Parliamo di quei locali che sparano la musica in modo che si sente anche all’esterno, rendendo insonni le serate e le notti di alcuni apriliani.
Altro problema, comunque connesso, è il disturbo provocato dalla presenza di numerosi avventori fuori dai locali, che certamente si divertono, ma provocano anche disagi ai residenti della zona.
Le irregolarità
Gli agenti del Commissariato di Pubblica Sicurezza di Aprilia, con il supporto del personale della Divisione Polizia Amministrativa e Sociale della Questura di Latina, hanno effettuato numerosi controlli.
Nel corso dei controlli sono state identificate oltre trenta persone, alcune delle quali gravate da precedenti di polizia.
Nel corso degli accertamenti, la Polizia di Stato, attraverso la Divisione amministrativa, ha rilevato numerose irregolarità.
Tra queste figurano:
- l’attività di somministrazione di alimenti e bevande svolta senza le necessarie autorizzazioni per il pubblico,
- violazioni della normativa sui requisiti acustici e sull’impatto sonoro,
- carenze nella gestione dell’impianto di diffusione musicale,
- diverse irregolarità legate all’organizzazione e alla documentazione del circolo privato.
Le violazioni sono state contestate ai responsabili secondo quanto previsto dalla normativa vigente.
La Polizia non ha comunicato l’elenco dei locali in cui sono state trovate irregolarità.
I rischi: sospensione o revoca
Gli esiti dei controlli saranno inoltre trasmessi agli uffici competenti del Comune di Aprilia, che dovranno effettuare le proprie valutazioni e decidere sull’eventuale adozione di ulteriori provvedimenti amministrativi, compresa la possibile sospensione o revoca delle autorizzazioni eventualmente in possesso della struttura.
Cioè i locali con gravi irregolarità rischiano di dover chiudere per alcuni giorni o addirittura per sempre.
Gli accertamenti, tuttavia, non sono ancora conclusi.
La Polizia di Stato ha infatti avviato ulteriori approfondimenti per verificare la permanenza di tutti i requisiti richiesti dalla legge per la prosecuzione dell’attività.
Riporta il comunicato della Polizia:
“L’attività si inserisce nel più ampio piano di controlli predisposto per garantire il rispetto delle normative di settore, la tutela della sicurezza urbana e della tranquillità dei cittadini”.
Dalla multa alla chiusura definitiva del locale
Quando un locale pubblico o un circolo privato viene segnalato per musica ad alto volume, rumori molesti o schiamazzi che disturbano il riposo dei residenti, la normativa italiana prevede una serie di possibili conseguenze.
Se vengono accertati il superamento dei limiti acustici o altre violazioni in materia di inquinamento sonoro, possono essere applicate sanzioni amministrative.
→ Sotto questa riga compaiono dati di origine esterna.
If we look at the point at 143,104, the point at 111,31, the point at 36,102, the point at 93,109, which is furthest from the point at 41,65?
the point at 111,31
Nei casi più gravi, anche contestazioni di natura penale per il disturbo delle occupazioni o del riposo delle persone.
I gestori possono inoltre essere chiamati a rispondere delle situazioni che si verificano nelle aree esterne al locale.
Qualora venga accertato che i gestori dei locali non abbiano adottato misure adeguate per prevenire o limitare comportamenti rumorosi da parte degli avventori.
In presenza di violazioni ripetute o particolarmente rilevanti, il Comune e le altre autorità competenti possono disporre la sospensione temporanea dell’attività.
Nei casi più gravi, soprattutto quando risultano assenti i requisiti necessari per l’esercizio dell’attività o non vengono rispettate le prescrizioni imposte dagli enti competenti, si può arrivare anche alla revoca delle autorizzazioni e alla chiusura definitiva del locale.